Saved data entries
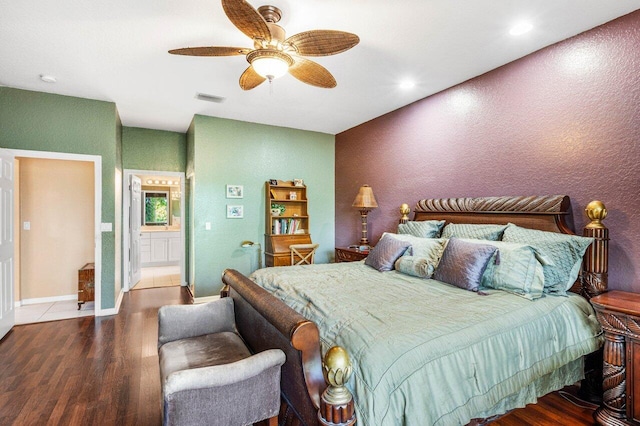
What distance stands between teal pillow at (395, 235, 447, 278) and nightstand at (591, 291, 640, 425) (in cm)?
108

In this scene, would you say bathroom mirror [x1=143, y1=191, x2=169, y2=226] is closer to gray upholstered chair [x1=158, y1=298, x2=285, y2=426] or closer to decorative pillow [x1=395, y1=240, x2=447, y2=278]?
gray upholstered chair [x1=158, y1=298, x2=285, y2=426]

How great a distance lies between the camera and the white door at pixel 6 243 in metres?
3.43

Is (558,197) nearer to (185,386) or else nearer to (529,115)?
(529,115)

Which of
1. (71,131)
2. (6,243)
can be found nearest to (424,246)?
(71,131)

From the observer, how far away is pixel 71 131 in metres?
4.00

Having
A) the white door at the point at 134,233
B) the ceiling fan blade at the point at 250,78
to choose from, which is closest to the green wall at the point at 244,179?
the white door at the point at 134,233

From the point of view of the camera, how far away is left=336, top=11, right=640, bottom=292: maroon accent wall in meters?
2.35

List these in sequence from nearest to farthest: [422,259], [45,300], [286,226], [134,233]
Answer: [422,259], [45,300], [286,226], [134,233]

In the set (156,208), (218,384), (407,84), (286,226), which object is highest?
(407,84)

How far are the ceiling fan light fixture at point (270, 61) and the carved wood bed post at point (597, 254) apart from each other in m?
2.46

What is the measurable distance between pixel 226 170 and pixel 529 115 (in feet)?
12.7

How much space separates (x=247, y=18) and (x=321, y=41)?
50cm

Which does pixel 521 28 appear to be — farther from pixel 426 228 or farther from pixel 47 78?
pixel 47 78

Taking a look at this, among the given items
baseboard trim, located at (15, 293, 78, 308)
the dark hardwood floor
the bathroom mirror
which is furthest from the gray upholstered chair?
the bathroom mirror
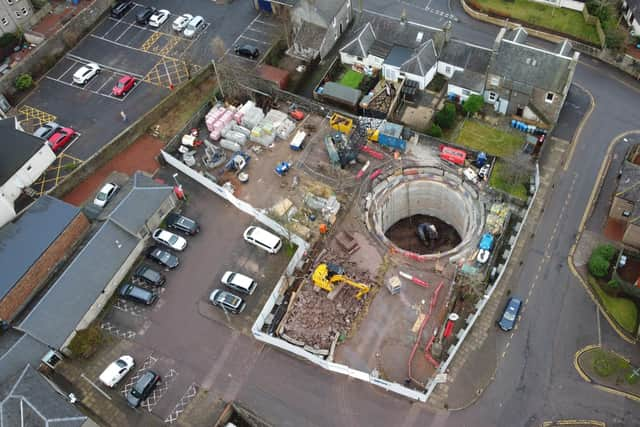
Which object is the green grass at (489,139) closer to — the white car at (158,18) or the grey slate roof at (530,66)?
the grey slate roof at (530,66)

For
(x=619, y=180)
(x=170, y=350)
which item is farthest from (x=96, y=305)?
(x=619, y=180)

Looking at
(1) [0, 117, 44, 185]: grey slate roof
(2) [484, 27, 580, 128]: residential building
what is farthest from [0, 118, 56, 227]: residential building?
(2) [484, 27, 580, 128]: residential building

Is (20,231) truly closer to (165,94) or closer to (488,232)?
(165,94)

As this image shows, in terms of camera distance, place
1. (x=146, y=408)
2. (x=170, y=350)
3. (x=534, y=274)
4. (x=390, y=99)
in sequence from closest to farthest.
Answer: (x=146, y=408)
(x=170, y=350)
(x=534, y=274)
(x=390, y=99)

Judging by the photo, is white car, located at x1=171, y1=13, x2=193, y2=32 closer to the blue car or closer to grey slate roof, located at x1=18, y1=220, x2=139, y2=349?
grey slate roof, located at x1=18, y1=220, x2=139, y2=349

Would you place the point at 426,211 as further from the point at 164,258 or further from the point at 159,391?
the point at 159,391

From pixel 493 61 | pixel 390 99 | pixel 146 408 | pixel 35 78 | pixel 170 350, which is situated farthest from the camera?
pixel 35 78
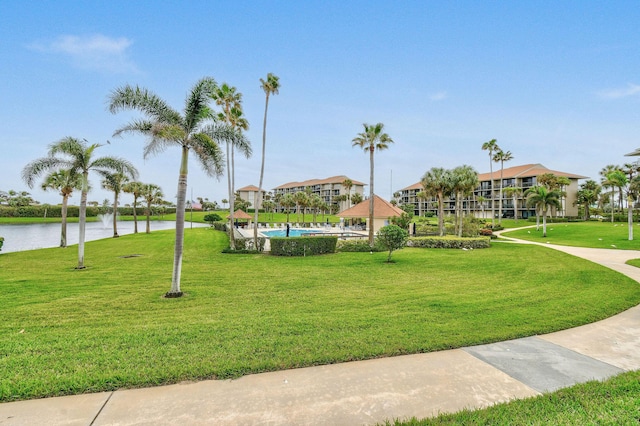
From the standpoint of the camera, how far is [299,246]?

**What you should do**
Shift the rows from the line containing "From pixel 493" through the end of the rows, both included, by rewriting those lines with 143 added to every pixel coordinate in the answers and the requests kept unchanged. Leave the pictures out of your answer.

**Solution for this problem**
From pixel 493 61 | pixel 390 99 | pixel 146 408 | pixel 35 78 | pixel 170 350, which is situated farthest from the camera?
pixel 178 221
From the standpoint of the camera, how far is [299,246]?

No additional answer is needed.